**What is expected:**
Will you repeat each of the rows below word for word, without changing or leaving out anything?

**Material for this exercise:**

........

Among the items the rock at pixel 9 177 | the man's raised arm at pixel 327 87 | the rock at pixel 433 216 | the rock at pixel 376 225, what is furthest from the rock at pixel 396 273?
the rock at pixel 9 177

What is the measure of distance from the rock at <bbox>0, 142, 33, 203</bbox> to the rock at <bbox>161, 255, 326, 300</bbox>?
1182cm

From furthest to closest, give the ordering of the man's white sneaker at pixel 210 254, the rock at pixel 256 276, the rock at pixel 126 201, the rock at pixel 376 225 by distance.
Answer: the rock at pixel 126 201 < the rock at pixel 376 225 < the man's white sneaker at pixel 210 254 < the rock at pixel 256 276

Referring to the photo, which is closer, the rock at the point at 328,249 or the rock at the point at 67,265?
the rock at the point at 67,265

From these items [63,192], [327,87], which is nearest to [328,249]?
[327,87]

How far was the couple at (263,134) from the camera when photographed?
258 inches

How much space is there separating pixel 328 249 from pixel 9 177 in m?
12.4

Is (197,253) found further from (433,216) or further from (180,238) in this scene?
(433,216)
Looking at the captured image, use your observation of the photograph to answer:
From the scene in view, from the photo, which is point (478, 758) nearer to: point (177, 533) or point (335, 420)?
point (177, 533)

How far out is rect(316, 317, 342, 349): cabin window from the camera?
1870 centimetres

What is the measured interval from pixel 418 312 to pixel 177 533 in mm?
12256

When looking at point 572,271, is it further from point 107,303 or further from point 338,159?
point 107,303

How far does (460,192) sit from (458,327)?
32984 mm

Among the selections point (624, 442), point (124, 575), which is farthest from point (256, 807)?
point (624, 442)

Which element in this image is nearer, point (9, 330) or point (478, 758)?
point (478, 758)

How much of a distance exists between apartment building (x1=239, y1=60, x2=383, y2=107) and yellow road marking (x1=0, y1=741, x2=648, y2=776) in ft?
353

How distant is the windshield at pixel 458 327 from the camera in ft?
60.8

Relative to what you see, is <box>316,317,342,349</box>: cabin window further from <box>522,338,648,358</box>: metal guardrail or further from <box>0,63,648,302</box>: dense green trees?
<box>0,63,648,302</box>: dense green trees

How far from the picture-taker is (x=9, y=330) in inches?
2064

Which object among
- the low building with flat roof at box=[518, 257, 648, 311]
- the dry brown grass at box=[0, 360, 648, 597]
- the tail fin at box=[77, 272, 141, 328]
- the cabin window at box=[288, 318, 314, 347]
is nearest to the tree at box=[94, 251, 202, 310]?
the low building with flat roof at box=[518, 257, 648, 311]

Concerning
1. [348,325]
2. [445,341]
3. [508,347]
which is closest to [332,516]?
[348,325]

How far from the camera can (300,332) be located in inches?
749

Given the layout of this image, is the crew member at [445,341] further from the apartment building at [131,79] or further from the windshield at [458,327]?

........

**Solution for this exercise:**
Among the items the rock at pixel 9 177 | the man's raised arm at pixel 327 87 | the rock at pixel 433 216 | the rock at pixel 376 225, what is furthest from the rock at pixel 396 273?
the rock at pixel 9 177

What is the measure of distance from the rock at <bbox>0, 142, 33, 203</bbox> to the rock at <bbox>161, 255, 326, 300</bbox>?
1182cm

From furthest to closest, give the ordering of the man's white sneaker at pixel 210 254, the rock at pixel 256 276, the rock at pixel 126 201, the rock at pixel 376 225 by distance.
Answer: the rock at pixel 126 201 < the rock at pixel 376 225 < the man's white sneaker at pixel 210 254 < the rock at pixel 256 276

Referring to the photo, which is closer, the rock at the point at 328,249 or the rock at the point at 67,265?
the rock at the point at 67,265

From these items [63,192], [327,87], which is nearest to [328,249]?
[327,87]

How far was the couple at (263,134) from the camera when photographed?
258 inches

How much space is there separating pixel 328 249 from pixel 9 177 in m?
12.4

Is (197,253) found further from (433,216) or further from (180,238) in this scene?
(433,216)
Looking at the captured image, use your observation of the photograph to answer:
From the scene in view, from the photo, which is point (478, 758) nearer to: point (177, 533) or point (335, 420)?
point (177, 533)

How far out is rect(316, 317, 342, 349): cabin window from the camera?
1870 centimetres

What is the measured interval from pixel 418 312 to pixel 177 533 in mm?
12256

When looking at point 572,271, is it further from point 107,303 or further from point 338,159?
point 107,303

How far does (460,192) sit from (458,327)?
32984 mm

Among the selections point (624, 442), point (124, 575), which is farthest from point (256, 807)?
point (624, 442)

Which element in this image is nearer, point (9, 330) or point (478, 758)?
point (478, 758)

How much of a distance exists between apartment building (x1=239, y1=60, x2=383, y2=107) and yellow road marking (x1=0, y1=741, x2=648, y2=776) in ft?
353

How distant is the windshield at pixel 458 327 from the camera in ft?
60.8

Relative to what you see, is <box>316,317,342,349</box>: cabin window further from <box>522,338,648,358</box>: metal guardrail or further from <box>0,63,648,302</box>: dense green trees?
<box>0,63,648,302</box>: dense green trees

How far from the picture-taker is (x=9, y=330) in inches?
2064

Which object among
- the low building with flat roof at box=[518, 257, 648, 311]
- the dry brown grass at box=[0, 360, 648, 597]
- the tail fin at box=[77, 272, 141, 328]
- the cabin window at box=[288, 318, 314, 347]
is nearest to the tree at box=[94, 251, 202, 310]?
the low building with flat roof at box=[518, 257, 648, 311]

Concerning
1. [348,325]
2. [445,341]
3. [508,347]
which is closest to [332,516]?
[348,325]

How far from the camera can (300,332) be located in inches?
749

Given the layout of this image, is the crew member at [445,341] further from the apartment building at [131,79] or further from the windshield at [458,327]?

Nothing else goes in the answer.